◆ **EXERCISE REQUIREMENTS**
Stopping at the line that holds "category: domesticanimal", repeat the lines below exactly, starting from the very first and including that final line.

◆ **DATA EXTRACTS**
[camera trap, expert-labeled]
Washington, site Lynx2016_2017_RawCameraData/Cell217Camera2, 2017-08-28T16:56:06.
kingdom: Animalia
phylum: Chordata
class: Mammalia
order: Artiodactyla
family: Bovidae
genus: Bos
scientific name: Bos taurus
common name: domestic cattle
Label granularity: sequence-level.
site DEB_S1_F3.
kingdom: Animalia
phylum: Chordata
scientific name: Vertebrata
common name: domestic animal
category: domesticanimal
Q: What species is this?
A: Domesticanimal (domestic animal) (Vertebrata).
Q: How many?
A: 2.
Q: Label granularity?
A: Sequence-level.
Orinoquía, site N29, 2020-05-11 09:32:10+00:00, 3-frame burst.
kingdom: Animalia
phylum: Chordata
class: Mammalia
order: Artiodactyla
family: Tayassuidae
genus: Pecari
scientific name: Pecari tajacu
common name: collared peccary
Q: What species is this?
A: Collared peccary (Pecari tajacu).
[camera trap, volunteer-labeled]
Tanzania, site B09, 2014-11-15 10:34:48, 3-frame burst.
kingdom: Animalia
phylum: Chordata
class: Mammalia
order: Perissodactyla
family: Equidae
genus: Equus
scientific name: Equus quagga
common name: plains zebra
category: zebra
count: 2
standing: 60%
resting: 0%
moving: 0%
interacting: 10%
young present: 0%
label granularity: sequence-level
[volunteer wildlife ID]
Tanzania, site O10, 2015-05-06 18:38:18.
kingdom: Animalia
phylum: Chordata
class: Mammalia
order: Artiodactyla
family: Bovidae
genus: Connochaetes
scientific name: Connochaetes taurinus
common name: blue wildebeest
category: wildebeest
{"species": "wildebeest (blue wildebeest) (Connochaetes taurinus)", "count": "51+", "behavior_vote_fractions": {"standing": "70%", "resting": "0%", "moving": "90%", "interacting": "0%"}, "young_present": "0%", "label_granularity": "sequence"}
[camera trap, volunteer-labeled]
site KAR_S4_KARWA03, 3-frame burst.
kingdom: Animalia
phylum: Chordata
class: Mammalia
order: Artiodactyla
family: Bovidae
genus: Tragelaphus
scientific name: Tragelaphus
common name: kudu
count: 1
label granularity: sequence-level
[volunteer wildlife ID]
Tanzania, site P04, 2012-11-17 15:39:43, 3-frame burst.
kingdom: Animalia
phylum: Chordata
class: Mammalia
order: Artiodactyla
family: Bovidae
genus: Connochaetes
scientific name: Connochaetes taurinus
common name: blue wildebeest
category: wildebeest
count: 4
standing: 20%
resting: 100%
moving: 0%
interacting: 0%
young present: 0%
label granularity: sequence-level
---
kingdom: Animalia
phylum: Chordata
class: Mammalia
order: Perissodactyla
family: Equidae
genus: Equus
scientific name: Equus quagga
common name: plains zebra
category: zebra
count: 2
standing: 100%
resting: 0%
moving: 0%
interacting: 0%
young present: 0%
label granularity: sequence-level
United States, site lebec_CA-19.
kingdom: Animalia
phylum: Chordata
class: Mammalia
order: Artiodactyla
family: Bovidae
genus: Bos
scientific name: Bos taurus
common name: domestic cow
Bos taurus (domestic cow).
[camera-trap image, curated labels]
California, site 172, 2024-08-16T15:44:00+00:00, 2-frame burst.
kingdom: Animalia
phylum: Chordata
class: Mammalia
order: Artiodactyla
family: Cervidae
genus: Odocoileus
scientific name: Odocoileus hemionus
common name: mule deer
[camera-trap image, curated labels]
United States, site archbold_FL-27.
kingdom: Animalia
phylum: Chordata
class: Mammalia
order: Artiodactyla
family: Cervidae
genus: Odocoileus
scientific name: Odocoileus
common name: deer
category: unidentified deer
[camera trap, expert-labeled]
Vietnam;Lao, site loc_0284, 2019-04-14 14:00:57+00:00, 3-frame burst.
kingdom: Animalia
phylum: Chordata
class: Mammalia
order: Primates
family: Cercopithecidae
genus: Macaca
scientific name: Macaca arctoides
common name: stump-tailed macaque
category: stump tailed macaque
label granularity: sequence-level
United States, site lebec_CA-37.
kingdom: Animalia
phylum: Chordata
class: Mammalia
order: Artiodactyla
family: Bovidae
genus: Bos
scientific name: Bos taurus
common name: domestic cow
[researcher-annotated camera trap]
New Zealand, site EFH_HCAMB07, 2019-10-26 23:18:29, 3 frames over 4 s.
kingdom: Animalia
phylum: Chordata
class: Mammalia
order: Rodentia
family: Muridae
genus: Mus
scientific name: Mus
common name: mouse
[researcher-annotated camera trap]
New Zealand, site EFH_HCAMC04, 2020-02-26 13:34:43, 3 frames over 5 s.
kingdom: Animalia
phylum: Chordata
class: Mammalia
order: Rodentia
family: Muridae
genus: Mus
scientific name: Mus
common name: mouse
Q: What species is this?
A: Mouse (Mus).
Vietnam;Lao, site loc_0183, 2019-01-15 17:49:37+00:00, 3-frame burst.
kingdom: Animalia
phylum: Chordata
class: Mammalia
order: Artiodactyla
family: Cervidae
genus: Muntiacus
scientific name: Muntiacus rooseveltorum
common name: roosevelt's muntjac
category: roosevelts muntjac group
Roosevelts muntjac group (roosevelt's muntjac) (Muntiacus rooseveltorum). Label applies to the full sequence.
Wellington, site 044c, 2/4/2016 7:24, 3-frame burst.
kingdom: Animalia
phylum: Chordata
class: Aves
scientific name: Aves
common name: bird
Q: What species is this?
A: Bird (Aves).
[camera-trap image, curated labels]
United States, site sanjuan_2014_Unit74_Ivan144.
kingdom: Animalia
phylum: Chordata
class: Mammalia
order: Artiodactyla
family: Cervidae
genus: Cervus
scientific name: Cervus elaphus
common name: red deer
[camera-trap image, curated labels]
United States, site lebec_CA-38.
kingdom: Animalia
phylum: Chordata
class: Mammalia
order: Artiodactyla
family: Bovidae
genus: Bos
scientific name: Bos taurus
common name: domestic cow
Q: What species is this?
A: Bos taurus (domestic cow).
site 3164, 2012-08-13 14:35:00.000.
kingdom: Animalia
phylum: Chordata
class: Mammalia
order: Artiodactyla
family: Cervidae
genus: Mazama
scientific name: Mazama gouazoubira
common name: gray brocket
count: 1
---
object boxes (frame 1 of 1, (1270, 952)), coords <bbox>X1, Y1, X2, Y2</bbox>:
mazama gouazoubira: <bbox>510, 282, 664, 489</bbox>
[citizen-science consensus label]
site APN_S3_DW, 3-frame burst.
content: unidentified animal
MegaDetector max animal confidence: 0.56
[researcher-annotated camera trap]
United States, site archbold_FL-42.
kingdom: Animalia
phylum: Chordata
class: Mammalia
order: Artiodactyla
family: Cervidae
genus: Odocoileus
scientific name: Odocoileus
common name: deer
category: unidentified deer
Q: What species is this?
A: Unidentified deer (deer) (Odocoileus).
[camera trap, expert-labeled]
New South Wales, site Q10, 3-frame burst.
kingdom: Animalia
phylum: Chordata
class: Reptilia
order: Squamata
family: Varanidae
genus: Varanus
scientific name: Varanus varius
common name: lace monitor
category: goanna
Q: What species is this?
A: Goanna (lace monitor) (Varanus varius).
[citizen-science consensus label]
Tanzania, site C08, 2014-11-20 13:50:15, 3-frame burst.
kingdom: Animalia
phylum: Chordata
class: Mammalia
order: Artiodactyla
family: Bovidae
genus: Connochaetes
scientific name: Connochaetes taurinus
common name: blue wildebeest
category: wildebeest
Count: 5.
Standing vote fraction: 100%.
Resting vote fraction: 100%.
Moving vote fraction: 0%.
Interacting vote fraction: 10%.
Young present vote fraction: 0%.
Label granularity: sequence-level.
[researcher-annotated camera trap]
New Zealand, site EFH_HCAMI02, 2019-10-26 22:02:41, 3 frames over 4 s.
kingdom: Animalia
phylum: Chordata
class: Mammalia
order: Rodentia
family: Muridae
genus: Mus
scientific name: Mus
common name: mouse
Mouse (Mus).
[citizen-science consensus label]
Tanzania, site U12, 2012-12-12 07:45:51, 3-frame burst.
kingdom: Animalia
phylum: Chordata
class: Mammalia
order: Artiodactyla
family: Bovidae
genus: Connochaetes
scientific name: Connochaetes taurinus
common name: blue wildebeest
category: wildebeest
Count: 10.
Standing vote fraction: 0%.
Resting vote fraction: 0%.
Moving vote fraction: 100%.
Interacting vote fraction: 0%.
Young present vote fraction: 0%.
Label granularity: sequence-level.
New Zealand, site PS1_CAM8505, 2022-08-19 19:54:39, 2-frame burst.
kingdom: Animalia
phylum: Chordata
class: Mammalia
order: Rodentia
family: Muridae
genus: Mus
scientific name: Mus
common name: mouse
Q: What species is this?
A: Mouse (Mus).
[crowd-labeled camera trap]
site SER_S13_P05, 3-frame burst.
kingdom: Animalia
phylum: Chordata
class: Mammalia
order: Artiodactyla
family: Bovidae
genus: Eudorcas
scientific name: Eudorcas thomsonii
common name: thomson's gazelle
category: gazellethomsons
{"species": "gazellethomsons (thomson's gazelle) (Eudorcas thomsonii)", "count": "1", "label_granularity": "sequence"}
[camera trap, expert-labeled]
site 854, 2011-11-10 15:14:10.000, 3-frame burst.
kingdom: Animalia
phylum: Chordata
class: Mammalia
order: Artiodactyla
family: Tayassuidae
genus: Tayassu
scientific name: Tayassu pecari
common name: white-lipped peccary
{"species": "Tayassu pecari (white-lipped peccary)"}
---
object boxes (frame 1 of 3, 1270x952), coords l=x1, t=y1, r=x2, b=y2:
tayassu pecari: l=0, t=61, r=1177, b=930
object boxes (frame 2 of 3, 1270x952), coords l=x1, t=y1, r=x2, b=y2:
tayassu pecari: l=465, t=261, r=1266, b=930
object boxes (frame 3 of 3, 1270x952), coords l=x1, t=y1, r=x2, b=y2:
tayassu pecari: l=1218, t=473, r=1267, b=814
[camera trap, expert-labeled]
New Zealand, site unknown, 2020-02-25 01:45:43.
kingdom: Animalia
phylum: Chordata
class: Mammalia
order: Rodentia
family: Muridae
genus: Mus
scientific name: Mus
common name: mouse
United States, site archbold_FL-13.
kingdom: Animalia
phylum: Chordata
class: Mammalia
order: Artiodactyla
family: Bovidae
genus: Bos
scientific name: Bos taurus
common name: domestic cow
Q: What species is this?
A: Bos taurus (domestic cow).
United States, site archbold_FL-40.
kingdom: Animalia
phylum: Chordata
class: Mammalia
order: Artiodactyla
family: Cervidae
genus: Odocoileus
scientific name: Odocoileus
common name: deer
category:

◆ **TASK ANSWER**
[camera trap, expert-labeled]
Washington, site Lynx2016_2017_RawCameraData/Cell217Camera2, 2017-08-28T16:56:06.
kingdom: Animalia
phylum: Chordata
class: Mammalia
order: Artiodactyla
family: Bovidae
genus: Bos
scientific name: Bos taurus
common name: domestic cattle
Label granularity: sequence-level.
site DEB_S1_F3.
kingdom: Animalia
phylum: Chordata
scientific name: Vertebrata
common name: domestic animal
category: domesticanimal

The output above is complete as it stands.